Task to complete -> Please copy the material below word for word, from the line holding "Taking a look" through the end of the material, both ends included.
* begin *
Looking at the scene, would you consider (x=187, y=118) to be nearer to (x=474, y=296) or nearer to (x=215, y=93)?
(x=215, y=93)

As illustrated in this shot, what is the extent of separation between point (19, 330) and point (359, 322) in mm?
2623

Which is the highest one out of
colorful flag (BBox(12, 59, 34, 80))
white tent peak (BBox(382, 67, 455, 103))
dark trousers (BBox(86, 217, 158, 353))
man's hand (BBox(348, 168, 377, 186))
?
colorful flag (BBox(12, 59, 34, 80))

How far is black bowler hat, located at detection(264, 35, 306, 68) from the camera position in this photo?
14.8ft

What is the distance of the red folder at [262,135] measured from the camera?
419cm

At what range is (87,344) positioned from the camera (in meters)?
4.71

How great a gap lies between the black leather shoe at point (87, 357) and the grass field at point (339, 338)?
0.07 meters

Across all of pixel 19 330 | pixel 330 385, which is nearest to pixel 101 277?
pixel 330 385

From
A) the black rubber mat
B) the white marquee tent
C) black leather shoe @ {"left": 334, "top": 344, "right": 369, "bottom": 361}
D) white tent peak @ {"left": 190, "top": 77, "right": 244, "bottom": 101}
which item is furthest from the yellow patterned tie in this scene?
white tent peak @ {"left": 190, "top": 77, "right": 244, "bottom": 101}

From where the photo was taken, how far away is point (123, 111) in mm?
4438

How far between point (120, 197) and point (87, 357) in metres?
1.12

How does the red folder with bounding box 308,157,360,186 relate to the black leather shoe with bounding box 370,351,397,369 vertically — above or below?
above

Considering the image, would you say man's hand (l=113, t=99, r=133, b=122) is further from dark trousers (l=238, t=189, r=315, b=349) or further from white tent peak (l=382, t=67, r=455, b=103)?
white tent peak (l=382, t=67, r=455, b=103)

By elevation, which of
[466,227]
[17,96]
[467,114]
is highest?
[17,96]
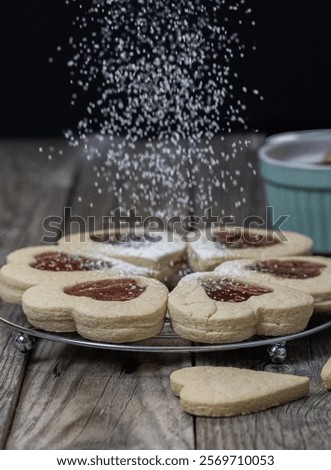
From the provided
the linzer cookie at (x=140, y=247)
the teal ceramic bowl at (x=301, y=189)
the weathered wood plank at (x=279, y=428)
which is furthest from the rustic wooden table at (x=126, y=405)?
the teal ceramic bowl at (x=301, y=189)

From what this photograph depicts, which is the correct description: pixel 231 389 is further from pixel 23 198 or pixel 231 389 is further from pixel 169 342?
pixel 23 198

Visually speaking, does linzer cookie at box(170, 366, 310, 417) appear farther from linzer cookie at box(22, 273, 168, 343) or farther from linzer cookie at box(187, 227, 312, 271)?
linzer cookie at box(187, 227, 312, 271)

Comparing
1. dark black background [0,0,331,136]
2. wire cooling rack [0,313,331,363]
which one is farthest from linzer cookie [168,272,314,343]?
dark black background [0,0,331,136]

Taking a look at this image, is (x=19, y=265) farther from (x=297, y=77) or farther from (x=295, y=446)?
(x=297, y=77)

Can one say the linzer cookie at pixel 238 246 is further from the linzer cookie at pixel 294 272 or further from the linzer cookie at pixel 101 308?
the linzer cookie at pixel 101 308

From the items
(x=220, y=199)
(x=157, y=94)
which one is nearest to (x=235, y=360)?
(x=157, y=94)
* end *
Task result ->
Taking a look at this image, is (x=19, y=265) farther from (x=297, y=77) or farther from (x=295, y=446)?
(x=297, y=77)

Can one say the linzer cookie at pixel 238 246 is further from the linzer cookie at pixel 294 272 or further from the linzer cookie at pixel 101 308?
the linzer cookie at pixel 101 308

From the items
(x=220, y=199)
(x=157, y=94)
which one is nearest to (x=235, y=360)?
(x=157, y=94)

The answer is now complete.